• [DATA SECTION]:
--- BEGIN ---

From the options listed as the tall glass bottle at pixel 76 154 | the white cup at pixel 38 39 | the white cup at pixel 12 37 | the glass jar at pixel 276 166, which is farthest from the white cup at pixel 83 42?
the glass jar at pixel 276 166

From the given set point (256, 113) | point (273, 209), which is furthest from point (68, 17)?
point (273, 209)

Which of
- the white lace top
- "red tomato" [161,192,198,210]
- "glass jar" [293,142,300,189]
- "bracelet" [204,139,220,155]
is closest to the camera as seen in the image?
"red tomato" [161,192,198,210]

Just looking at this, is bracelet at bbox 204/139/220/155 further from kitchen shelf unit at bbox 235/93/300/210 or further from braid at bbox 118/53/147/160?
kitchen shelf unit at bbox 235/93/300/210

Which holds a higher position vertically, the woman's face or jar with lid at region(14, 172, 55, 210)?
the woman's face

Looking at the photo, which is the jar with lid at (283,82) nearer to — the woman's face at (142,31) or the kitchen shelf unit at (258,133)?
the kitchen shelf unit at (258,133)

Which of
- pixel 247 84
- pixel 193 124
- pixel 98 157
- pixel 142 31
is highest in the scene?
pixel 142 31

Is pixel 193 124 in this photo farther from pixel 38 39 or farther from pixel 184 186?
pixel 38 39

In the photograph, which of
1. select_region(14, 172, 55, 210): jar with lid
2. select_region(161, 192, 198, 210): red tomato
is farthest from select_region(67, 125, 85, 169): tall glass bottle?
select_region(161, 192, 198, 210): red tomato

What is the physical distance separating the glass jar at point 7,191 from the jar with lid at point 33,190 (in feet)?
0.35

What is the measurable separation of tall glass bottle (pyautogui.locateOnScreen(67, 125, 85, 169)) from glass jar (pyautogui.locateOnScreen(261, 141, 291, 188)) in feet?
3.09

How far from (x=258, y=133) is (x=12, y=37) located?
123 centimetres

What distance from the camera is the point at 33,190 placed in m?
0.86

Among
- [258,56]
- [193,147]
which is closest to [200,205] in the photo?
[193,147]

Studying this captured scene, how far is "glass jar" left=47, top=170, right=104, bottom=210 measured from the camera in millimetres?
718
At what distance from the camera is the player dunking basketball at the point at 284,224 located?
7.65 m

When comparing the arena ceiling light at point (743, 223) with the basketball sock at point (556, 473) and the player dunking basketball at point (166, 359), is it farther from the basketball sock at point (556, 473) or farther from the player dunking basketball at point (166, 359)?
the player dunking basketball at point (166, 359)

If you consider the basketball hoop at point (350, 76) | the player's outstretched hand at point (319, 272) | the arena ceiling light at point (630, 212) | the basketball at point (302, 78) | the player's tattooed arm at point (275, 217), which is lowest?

--- END ---

• [DIRECTIONS]:
Rewrite the lines from the one containing "How far from" up to and including the final line, swapping "camera" for "lens" and leaving all else unchanged.

• [WRITTEN RESPONSE]:
How far from (x=258, y=133) is (x=12, y=37) located?
123 centimetres

What distance from the lens is the point at 33,190 placed in m?
0.86

Among
- [258,56]
- [193,147]
which is closest to [200,205] in the photo?
[193,147]

Studying this captured scene, how far is "glass jar" left=47, top=170, right=104, bottom=210 measured from the lens in millimetres?
718
At what distance from the lens is the player dunking basketball at the point at 284,224 located?
7.65 m

When comparing the arena ceiling light at point (743, 223) with the basketball sock at point (556, 473) and the player dunking basketball at point (166, 359), is it farther from the basketball sock at point (556, 473) or farther from the player dunking basketball at point (166, 359)?
the player dunking basketball at point (166, 359)

If you consider the basketball hoop at point (350, 76) | the player's outstretched hand at point (319, 272) | the arena ceiling light at point (630, 212) | the basketball at point (302, 78) | the player's tattooed arm at point (275, 217), which is lowest?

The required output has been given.